# Start of EXCERPT

2. Communicate expectations clearly and immediately

This information isn’t actually useful without a way to objectively communicate insights and tasks — both to and from cultivation staff. With so much nuance, verbal explanations and white boards leave a lot of room for error.

Operators who want to ensure consistency can instead use app-based systems to deliver demo videos and notifications, provide quick feedback or observations and communicate SOPs to employees in a mobile format. These meet growers where they’re at (in the canopy), eliminating guesswork and leveling the playing field.


These same systems also enable interaction and buy-in from staff members. Simple, mobile tech provides a cost-effective way for those actively working in the canopy to make observations, give feedback and gain a level of visibility often reserved for management. In a fast-changing environment, implementing channels to collect information from those on the front-lines can make a real difference. By effectively communicating proven techniques and giving employees more voice and visibility, operators not only increase chances of better yields, but also establish greater employee buy-in. This is critical for scaling operations because, when team members on the front-lines have the right support and feel heard, they stick around. And in an industry plagued by high turnover, it can have a real impact on the bottom line.


3. Accurately monitor productivity — without wasting labor energy

Clear communication is great, but achieving cost effective labor also means ensuring expectations and standards are being met.

As an operation scales, keeping close tabs on employees is time-consuming. Many managers rely on subjective visual review or blind faith that tasks were completed. And even if they were completed accurately, not understanding the time it took to complete means managers don’t know the true productivity of their staff.

For those already using mobile software to communicate SOPs, adding labor tracking systems can be relatively simple. In fact, many of these systems already include tracking features that can be turned on to show managers which grower performed which task on which plant and for how long. This data is key in measuring productivity and adherence to standards — which are the cornerstones of cost effective labor.

# End of EXCERPT
# Start of EXTRACTED MATERIAL

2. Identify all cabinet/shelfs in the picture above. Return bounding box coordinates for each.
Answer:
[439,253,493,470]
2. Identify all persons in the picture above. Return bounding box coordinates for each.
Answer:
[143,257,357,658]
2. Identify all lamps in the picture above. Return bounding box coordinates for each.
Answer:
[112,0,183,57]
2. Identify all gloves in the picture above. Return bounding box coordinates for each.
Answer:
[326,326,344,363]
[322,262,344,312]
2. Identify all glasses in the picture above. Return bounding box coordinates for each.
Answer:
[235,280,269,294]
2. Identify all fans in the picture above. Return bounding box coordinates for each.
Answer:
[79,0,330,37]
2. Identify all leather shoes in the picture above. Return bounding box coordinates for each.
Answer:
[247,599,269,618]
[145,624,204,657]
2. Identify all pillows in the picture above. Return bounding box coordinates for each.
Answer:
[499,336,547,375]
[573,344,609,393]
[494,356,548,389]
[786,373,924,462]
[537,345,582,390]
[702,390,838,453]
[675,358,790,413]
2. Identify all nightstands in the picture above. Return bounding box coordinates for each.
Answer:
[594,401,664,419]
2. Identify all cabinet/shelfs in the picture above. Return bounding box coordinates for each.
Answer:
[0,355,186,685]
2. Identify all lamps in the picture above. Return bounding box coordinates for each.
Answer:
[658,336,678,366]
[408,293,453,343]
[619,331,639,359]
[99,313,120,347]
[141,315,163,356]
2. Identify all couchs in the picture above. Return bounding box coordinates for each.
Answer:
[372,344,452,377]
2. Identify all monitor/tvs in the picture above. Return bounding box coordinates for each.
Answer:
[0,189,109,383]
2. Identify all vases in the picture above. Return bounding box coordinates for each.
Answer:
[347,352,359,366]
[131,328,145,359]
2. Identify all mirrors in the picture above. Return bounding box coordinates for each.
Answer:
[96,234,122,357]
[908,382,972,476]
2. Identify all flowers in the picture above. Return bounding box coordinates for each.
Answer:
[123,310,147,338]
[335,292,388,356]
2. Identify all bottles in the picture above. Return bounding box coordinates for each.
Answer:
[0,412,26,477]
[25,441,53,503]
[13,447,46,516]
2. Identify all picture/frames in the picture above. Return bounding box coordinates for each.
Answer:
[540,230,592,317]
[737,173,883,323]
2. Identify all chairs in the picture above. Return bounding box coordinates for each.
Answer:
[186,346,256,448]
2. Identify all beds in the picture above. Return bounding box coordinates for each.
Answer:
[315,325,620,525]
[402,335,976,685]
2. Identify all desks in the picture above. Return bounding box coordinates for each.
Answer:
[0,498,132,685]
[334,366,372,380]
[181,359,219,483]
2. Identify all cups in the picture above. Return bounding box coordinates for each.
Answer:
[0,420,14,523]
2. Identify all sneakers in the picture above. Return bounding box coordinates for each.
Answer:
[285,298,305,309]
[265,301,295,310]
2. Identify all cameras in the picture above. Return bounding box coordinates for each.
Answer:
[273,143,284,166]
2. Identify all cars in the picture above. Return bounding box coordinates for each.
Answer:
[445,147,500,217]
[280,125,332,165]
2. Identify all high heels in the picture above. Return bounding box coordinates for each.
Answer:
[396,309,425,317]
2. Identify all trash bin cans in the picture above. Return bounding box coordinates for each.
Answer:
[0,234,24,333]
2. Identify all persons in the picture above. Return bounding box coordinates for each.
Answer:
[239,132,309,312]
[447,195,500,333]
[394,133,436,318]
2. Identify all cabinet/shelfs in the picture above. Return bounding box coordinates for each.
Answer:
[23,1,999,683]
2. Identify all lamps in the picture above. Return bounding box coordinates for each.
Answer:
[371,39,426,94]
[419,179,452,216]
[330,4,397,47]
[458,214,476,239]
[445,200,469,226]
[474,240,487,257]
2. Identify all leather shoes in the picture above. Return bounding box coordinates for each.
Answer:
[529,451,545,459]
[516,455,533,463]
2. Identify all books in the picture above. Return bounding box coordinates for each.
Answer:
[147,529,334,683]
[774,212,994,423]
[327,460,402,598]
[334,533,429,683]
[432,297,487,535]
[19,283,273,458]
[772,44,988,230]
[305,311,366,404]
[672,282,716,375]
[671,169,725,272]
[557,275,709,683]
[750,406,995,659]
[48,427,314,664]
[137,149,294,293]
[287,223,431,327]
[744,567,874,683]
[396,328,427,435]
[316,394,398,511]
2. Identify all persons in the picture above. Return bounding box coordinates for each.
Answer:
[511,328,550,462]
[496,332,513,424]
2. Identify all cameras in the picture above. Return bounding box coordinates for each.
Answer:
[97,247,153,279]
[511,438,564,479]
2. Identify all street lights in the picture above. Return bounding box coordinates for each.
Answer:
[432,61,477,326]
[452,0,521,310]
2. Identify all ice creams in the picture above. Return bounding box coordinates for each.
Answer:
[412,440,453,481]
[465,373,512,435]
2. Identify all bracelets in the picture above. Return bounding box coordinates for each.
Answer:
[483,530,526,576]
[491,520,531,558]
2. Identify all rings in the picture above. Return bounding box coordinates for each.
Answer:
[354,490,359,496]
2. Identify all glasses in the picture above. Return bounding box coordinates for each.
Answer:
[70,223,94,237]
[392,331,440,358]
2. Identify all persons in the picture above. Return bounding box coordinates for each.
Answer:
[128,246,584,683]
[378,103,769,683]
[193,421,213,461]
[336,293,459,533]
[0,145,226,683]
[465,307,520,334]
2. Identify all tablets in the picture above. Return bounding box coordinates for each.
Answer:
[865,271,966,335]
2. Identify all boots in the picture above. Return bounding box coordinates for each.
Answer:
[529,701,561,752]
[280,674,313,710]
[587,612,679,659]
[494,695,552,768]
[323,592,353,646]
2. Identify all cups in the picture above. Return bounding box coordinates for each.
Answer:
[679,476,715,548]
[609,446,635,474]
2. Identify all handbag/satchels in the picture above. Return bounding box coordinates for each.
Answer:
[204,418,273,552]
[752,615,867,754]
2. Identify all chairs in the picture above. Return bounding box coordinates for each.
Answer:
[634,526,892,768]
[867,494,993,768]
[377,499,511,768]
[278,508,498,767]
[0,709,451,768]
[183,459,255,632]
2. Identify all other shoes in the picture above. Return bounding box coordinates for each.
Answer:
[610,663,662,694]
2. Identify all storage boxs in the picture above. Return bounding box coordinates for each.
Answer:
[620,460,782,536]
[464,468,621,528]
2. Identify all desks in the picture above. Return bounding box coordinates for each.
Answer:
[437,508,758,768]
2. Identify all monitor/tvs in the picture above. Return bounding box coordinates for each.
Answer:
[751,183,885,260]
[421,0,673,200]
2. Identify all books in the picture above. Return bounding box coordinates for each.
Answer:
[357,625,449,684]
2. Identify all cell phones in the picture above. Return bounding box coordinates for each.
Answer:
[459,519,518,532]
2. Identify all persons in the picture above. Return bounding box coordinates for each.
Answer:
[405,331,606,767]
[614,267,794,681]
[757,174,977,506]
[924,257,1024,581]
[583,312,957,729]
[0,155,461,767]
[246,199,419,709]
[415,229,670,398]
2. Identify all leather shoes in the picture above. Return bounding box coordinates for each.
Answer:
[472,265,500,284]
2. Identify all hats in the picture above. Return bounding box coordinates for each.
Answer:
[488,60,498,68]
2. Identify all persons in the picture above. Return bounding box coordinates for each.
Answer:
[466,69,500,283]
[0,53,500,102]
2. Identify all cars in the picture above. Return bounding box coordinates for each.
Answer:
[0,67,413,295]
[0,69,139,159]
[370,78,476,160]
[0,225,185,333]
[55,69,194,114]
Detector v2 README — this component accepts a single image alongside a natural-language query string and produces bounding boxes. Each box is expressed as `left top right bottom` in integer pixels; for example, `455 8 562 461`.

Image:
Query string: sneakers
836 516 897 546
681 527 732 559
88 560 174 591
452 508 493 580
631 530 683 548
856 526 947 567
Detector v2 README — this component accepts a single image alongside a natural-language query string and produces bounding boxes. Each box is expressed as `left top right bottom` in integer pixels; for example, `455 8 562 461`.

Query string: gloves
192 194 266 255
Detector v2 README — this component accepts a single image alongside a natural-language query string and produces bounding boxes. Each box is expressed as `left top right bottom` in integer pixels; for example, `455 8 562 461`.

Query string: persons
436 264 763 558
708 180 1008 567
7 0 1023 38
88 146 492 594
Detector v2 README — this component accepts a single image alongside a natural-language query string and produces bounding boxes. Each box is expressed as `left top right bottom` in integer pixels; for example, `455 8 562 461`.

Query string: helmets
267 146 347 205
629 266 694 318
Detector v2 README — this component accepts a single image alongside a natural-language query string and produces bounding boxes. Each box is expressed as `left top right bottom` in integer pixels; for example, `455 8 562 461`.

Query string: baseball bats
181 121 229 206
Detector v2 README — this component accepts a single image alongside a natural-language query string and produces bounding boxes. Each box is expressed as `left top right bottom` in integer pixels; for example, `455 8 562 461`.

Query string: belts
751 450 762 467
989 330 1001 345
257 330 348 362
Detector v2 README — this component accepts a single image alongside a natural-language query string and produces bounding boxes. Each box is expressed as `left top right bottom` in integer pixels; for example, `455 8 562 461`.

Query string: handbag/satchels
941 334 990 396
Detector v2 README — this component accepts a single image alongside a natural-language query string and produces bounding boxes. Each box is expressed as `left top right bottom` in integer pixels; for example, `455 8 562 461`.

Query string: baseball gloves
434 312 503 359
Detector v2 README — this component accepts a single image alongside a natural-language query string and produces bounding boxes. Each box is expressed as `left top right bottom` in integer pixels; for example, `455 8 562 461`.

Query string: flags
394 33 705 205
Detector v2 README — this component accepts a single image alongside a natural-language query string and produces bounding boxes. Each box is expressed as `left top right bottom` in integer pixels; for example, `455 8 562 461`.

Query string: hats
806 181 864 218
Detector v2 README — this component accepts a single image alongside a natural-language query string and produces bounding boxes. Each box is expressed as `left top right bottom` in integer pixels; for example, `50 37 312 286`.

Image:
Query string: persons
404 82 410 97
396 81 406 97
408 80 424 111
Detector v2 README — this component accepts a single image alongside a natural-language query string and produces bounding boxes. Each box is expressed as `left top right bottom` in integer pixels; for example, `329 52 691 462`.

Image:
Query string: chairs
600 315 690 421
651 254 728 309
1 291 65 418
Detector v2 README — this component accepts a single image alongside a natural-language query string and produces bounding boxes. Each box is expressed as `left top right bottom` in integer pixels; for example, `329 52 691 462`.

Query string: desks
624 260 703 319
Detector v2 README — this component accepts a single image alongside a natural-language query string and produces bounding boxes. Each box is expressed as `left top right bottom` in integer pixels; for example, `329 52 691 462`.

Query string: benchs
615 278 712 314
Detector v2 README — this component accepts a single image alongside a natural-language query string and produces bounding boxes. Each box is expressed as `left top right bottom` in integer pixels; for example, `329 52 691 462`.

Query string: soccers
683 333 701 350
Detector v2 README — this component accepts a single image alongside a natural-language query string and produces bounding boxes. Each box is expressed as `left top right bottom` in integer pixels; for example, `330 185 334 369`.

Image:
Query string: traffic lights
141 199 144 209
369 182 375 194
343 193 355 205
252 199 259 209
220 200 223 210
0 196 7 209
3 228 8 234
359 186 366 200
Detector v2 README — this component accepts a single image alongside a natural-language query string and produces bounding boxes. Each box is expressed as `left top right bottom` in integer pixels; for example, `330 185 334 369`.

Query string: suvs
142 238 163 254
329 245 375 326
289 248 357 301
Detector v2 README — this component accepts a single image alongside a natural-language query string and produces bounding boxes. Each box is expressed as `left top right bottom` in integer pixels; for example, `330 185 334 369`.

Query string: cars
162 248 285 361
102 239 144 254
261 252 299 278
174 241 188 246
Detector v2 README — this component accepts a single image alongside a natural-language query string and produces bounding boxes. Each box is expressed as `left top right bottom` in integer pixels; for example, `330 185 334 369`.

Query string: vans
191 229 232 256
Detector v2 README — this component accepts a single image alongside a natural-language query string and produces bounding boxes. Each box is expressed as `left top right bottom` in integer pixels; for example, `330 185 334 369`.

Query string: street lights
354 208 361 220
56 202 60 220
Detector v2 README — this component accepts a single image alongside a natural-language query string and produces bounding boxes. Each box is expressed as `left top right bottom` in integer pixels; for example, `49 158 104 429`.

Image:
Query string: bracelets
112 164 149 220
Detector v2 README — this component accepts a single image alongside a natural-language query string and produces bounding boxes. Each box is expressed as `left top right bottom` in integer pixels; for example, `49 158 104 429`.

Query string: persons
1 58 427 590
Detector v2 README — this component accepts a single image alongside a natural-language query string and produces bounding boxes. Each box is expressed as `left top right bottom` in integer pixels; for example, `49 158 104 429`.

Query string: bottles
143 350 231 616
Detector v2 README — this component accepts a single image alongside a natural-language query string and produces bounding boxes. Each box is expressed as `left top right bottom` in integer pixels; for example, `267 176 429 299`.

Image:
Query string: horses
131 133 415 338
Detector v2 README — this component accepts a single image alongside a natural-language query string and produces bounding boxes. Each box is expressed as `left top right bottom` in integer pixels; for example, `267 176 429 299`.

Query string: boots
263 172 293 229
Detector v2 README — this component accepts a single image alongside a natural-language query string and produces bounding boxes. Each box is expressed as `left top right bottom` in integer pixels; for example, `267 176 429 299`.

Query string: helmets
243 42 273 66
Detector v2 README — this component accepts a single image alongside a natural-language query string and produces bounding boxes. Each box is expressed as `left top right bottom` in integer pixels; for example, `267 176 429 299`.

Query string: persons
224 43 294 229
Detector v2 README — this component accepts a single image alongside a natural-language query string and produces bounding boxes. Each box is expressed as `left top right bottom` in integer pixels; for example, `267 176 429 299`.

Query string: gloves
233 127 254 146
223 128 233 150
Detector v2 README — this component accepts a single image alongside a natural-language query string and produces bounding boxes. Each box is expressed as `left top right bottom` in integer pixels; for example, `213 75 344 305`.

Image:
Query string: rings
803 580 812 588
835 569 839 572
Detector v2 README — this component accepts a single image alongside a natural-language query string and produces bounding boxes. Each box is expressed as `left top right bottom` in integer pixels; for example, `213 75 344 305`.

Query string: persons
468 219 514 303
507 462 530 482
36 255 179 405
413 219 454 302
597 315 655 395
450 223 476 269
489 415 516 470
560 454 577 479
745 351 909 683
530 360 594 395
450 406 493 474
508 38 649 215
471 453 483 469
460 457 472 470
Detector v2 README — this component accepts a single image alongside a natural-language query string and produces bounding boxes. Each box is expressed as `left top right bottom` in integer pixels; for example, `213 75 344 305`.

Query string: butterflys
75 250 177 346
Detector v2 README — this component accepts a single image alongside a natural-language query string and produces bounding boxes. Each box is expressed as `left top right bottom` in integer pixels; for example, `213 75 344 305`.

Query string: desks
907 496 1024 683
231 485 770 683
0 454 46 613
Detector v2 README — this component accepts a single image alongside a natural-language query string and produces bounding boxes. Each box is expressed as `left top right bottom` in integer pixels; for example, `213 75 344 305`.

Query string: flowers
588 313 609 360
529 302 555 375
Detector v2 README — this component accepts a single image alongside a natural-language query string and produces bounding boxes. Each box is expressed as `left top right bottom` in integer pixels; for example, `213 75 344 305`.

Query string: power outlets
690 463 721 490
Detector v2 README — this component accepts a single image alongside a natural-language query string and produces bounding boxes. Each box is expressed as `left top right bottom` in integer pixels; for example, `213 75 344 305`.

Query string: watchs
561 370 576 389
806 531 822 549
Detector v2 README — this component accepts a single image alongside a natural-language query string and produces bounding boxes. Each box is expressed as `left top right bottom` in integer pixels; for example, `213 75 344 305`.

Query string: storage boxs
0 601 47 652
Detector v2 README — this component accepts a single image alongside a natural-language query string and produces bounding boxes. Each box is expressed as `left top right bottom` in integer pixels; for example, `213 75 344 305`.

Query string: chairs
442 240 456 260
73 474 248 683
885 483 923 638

# End of EXTRACTED MATERIAL

WRITTEN PROBLEM -
Decide whether each statement agrees with the excerpt on managing cultivation staff. Answer yes or no for each, and quote the words of the excerpt that decide it.
1. Verbal explanations and white boards leave little room for error.
2. Some mobile systems have tracking features that can show managers which grower performed which task on which plant and for how long.
3. For operators already using mobile software to communicate SOPs, adding labor tracking systems is described as difficult.

OUTPUT BELOW -
1. No. "With so much nuance, verbal explanations and white boards leave a lot of room for error."
2. Yes. "many of these systems already include tracking features that can be turned on to show managers which grower performed which task on which plant and for how long."
3. No. "For those already using mobile software to communicate SOPs, adding labor tracking systems can be relatively simple."